I saw His dark beautifully shadowed eyes perfectly fixed on the cloth, as though part of it but not in any way absorbed by it, and the dark streaks of His eyebrows and, above His steady unchallenging gaze, the tricklets of blood from His thorns. I saw His lips partway open as if He had volumes to speak.
With a shock, I realized that from far off by the altar steps Gabrielle had fixed her glacial gray eyes on me, and I locked up my mind and digested the key. I wouldn’t have her touch me or my thoughts. And I felt a bristling hostility for all those gathered in the room.
Louis came then. He was so happy that I had not perished. Louis had something to say. He knew I was concerned and he was anxious about the presence of the others. He looked his usual ascetic self, got up in tired black clothes of beautiful cut but impossible dustiness and a shirt so thin and worn that it seemed an elfin web of threads rather than true lace and cloth.
“We let them in because if we don’t, they circle like jackals, and wolves, and won’t go away. As it is, they come, they see and they leave here. You know what they want.”
I nodded. I didn’t have the courage to admit to him that I wanted exactly the same thing. I had never stopped thinking about it, not really, not for one moment, beneath the grand rhythm of all that had befallen me since I’d spoken to him on that last night of my old life.
I wanted his blood. I wanted to drink it. Calmly, I let Louis know.
“He’ll destroy you,” Louis whispered. He was flushed suddenly with terror. He looked questioningly at gentle silent Sybelle, who held fast to my hand, and Benjamin, who was studying him with enthusiastic bright eyes. “Armand, you can’t chance it. One of them got too close. He smashed the creature. The motion was quick, automatic. But it has an arm like living stone and he blasted the creature to fragments there on the floor. Don’t go near him, don’t try it.”
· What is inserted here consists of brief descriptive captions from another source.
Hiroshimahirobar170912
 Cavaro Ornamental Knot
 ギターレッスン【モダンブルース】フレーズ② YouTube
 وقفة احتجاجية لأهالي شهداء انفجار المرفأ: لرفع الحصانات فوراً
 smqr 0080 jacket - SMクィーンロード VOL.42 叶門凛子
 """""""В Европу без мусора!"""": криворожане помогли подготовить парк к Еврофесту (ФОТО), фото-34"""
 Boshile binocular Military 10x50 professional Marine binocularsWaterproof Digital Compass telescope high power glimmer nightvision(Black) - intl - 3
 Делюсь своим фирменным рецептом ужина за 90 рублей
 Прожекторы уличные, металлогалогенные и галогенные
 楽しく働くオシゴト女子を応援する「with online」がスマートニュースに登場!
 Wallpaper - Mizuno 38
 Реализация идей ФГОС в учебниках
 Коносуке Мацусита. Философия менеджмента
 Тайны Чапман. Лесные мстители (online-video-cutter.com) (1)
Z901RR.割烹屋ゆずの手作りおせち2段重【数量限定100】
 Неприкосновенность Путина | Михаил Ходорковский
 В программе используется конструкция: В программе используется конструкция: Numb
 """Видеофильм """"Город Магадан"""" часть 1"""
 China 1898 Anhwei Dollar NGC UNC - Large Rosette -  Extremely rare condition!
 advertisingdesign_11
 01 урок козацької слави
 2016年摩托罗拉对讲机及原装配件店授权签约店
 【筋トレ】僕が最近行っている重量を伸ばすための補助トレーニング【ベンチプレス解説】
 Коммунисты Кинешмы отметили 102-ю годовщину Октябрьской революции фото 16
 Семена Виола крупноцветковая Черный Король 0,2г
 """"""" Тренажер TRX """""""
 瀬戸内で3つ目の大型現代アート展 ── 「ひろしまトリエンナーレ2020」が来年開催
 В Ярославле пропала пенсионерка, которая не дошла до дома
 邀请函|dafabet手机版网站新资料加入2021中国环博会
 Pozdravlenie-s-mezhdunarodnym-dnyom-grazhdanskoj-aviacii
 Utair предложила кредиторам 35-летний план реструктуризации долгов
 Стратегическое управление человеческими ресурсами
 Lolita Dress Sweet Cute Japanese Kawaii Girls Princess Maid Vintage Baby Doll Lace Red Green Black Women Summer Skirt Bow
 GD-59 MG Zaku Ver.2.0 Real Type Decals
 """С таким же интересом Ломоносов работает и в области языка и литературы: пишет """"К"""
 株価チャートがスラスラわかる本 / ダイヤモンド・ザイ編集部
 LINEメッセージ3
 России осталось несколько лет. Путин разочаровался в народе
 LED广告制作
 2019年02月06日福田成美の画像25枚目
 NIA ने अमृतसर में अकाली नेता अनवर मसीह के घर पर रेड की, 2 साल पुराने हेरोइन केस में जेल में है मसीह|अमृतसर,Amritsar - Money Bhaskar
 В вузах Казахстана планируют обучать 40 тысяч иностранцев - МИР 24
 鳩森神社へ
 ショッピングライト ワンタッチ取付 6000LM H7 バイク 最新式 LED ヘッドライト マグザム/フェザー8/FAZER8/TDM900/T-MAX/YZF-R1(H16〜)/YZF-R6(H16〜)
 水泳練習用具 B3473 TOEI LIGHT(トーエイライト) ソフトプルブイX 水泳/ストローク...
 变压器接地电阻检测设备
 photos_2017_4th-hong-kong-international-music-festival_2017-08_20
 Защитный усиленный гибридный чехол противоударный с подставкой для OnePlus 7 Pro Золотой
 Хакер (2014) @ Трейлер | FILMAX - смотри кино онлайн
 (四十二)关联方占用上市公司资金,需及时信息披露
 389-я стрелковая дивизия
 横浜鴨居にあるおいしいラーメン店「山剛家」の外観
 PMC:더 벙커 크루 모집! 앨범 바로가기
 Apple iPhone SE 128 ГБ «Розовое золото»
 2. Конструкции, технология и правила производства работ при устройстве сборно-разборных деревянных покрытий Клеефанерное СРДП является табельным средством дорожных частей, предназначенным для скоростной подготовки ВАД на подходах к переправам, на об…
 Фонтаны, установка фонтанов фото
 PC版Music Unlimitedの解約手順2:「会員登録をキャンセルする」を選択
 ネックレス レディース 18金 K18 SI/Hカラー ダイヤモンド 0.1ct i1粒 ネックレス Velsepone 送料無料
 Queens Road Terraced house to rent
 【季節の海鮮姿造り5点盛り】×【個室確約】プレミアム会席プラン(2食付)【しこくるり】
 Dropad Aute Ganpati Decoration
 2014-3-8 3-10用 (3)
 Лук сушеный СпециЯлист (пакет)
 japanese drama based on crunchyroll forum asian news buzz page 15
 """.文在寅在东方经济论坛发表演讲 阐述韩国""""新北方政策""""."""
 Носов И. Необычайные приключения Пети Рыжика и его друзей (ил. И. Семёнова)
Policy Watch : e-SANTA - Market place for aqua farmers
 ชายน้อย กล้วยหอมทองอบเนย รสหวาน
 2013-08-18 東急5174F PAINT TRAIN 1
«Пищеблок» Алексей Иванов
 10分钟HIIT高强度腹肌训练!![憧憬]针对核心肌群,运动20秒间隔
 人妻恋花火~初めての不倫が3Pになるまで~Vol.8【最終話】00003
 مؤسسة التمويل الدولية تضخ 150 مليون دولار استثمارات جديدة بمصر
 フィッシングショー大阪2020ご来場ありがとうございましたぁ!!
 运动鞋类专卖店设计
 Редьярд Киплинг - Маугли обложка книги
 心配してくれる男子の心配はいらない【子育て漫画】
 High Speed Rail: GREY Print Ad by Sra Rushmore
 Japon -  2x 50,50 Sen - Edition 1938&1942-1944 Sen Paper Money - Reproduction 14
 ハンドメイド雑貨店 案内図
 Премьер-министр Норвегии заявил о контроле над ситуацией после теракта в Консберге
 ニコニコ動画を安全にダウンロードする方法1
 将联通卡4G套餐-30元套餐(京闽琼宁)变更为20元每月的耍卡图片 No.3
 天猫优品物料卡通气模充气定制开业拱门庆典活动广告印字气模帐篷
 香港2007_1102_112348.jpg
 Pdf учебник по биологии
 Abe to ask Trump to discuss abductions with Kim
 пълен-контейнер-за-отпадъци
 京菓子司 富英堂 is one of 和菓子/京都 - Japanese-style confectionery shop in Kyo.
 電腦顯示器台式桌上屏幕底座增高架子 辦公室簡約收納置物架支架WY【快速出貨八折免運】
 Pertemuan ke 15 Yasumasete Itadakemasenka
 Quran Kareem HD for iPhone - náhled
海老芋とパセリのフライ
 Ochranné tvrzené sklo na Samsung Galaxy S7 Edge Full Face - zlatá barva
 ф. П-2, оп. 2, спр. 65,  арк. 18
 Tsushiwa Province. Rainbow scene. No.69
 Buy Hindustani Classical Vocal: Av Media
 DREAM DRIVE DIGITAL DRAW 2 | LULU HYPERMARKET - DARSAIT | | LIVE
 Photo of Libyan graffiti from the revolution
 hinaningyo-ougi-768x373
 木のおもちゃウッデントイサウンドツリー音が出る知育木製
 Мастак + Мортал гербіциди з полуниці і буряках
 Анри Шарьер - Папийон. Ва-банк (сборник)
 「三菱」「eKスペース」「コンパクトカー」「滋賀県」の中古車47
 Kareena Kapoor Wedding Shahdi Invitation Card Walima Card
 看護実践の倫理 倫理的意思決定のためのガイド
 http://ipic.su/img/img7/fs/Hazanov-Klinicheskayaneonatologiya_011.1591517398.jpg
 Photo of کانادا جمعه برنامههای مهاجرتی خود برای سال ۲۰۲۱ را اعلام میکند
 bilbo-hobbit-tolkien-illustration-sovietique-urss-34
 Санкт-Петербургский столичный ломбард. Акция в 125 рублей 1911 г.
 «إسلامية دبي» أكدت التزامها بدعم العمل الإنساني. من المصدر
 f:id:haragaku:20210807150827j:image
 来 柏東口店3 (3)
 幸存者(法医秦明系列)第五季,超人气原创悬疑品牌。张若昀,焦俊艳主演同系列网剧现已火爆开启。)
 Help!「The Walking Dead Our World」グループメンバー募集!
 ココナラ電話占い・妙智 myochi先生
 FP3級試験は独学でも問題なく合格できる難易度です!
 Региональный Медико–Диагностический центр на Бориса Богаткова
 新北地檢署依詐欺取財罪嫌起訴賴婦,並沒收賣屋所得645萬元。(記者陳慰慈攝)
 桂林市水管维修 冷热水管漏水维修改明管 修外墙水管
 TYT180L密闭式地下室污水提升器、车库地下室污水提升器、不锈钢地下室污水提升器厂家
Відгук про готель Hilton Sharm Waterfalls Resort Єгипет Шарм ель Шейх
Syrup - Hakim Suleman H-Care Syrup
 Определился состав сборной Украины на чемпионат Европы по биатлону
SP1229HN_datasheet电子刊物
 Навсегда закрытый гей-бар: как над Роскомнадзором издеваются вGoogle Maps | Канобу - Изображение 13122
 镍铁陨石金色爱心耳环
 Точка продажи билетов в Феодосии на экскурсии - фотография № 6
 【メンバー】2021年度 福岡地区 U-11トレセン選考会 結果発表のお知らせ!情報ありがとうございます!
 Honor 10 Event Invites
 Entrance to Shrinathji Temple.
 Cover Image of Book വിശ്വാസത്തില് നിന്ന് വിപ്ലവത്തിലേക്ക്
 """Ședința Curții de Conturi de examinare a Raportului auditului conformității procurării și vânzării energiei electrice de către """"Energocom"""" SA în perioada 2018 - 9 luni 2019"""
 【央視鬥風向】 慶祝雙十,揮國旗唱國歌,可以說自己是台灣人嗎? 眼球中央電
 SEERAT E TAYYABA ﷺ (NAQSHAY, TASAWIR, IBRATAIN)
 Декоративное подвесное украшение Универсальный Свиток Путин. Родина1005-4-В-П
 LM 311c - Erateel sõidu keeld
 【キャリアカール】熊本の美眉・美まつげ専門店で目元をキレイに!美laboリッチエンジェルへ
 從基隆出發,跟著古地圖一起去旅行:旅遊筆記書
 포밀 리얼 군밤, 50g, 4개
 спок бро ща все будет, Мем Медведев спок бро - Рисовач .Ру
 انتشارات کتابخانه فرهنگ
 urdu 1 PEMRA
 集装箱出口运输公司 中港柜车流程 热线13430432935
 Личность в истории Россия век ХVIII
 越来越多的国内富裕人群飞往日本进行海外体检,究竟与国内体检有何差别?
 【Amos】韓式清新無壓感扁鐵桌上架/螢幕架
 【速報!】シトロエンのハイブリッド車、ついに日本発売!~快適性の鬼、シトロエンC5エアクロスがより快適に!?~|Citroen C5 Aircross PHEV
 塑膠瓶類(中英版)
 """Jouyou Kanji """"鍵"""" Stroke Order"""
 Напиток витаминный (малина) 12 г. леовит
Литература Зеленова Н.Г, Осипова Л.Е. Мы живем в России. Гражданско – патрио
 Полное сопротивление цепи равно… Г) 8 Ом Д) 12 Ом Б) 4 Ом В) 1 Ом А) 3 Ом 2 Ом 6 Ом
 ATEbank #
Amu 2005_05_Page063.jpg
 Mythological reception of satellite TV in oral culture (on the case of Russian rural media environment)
“And the elders, the strong ones, have they never tried?”
Pandora spoke then. She had been watching us all the while, playing in the shadows. I’d forgotten how very beautiful she was in a downplayed and very basic way.
Her long rich brown hair was combed back, a shadow behind her slender neck, and she looked glossy and pretty because she had smoothed into her face a fine dark oil to make herself more passably human. Her eyes were bold and flaming. She put her hand on me with a woman’s liberty. She too was happy to see me alive.
“You know what Lestat is,” she said pleadingly. “Armand, he’s a furnace of power and no one knows what he might do.”
“But have you never thought of it, Pandora? Has it never even entered your mind, to drink the blood from his throat and search for the vision of Christ when you drank it? What if inside him there is the infallible proof that he drank the blood of God?”
“But Armand,” she said. “Christ was never my god.”
It was so simple, so shocking, so final.